Approved by the Council of Ministers and supplemented by resolutions from the Ministries of Finance and Prices, Labor and Social Security, and Economy and Planning, the decree will take effect 30 days after publication. It impacts approximately 2,443 budgeted units, which make up over 50% of the active state workforce.
Overhaul of Wage Structures
A significant change is that budgeted units with "special treatment" can now establish their own wage systems based on performance, effectively aligning them with the state enterprise sector.
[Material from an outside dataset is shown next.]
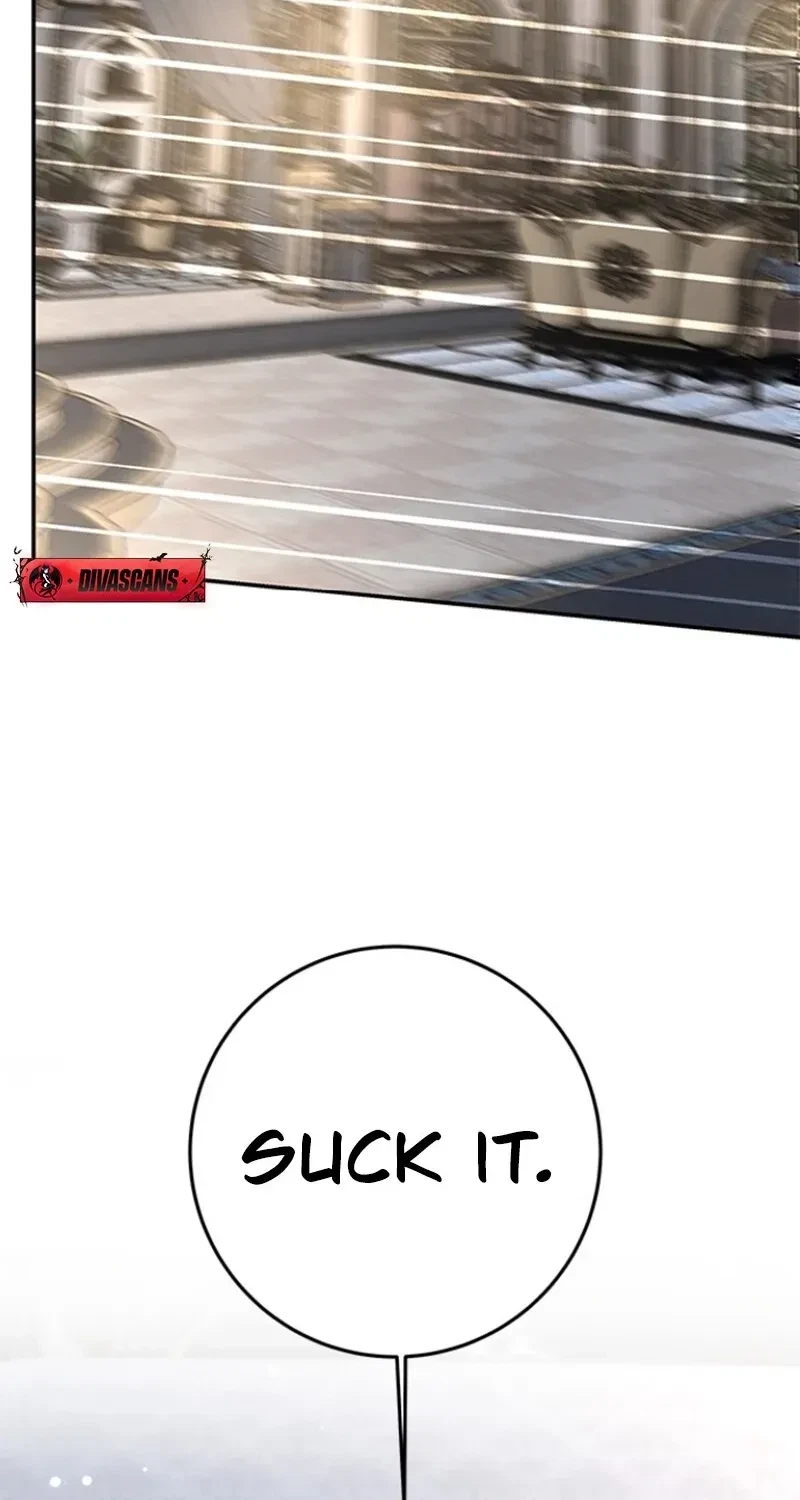 Chapter 6, page 84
These entities are also allowed to generate profits, create reserves at the end of the fiscal year, and utilize these for institutional development, social responsibility, housing, or restocking.
"We are achieving stability, an equality between the budgeted sector and the state enterprise sector," stated Berta Iris Rojas Gatorno, Director of Financial Policies at the Ministry of Finance and Prices.
Increased Autonomy for State Entities
The decree further enhances the autonomy of agency heads to authorize self-financed activities without requiring funding from the State budget. "Budgeted units can engage in self-financed activities without needing State budget financing and without altering their structure," explained the official.
Regarding labor structure, the decree mandates that positions not directly tied to each entity's specific activity should not exceed 30% of the total workforce, aiming to streamline oversized structures.
Guillermo Sarmiento Cabaras, Director of Labor Organization at the Ministry of Labor and Social Security, emphasized that "when designing the structure and staffing of a budgeted unit, it must be done rationally."
Addressing the Exodus Due to Low Wages
These initiatives are part of a broader strategy to prevent the migration of state workers to the private sector, driven by the wage gap: in 2025, the average salary in the budgeted sector was around 5,900 pesos, compared to 7,331 pesos in the state enterprise sector.
The immediate precursor to this decree is Agreement 10199/2025, approved in August 2025. It authorized reallocating savings from the wage fund—generated by vacant positions, unpaid leave, or maternity benefits—as additional payments to workers, recognized as "salary for all legal effects" though not permanent.
The special treatment enabled by the new decree does not apply to high-impact social sectors like health and education but to activities capable of self-financing, such as certain registries and specialized services.
The decree also introduces, for the first time, a legal definition for the budgeted sector and grants legal personality to the financial management of these entities.
Rojas Gatorno highlighted that the goal is "to seek greater efficiency in human resources, contributing to fair labor recognition and higher remuneration for this sector," in a context where Cuba's GDP has declined by 15% since 2020, due to 67 years of a centralized economic model that has exhausted the nation's productive capacity.
Understanding Cuba's New Wage Policy
What is the purpose of Decree 127/2025 in Cuba?
Decree 127/2025 aims to expand wage authority for state entities and introduce new incentive mechanisms to prevent the departure of workers from the state sector.
How does the new decree affect Cuban state workers?
The decree allows certain state entities to establish their own wage systems based on performance, aligning them more closely with the state enterprise sector, and provides more autonomy in financial management.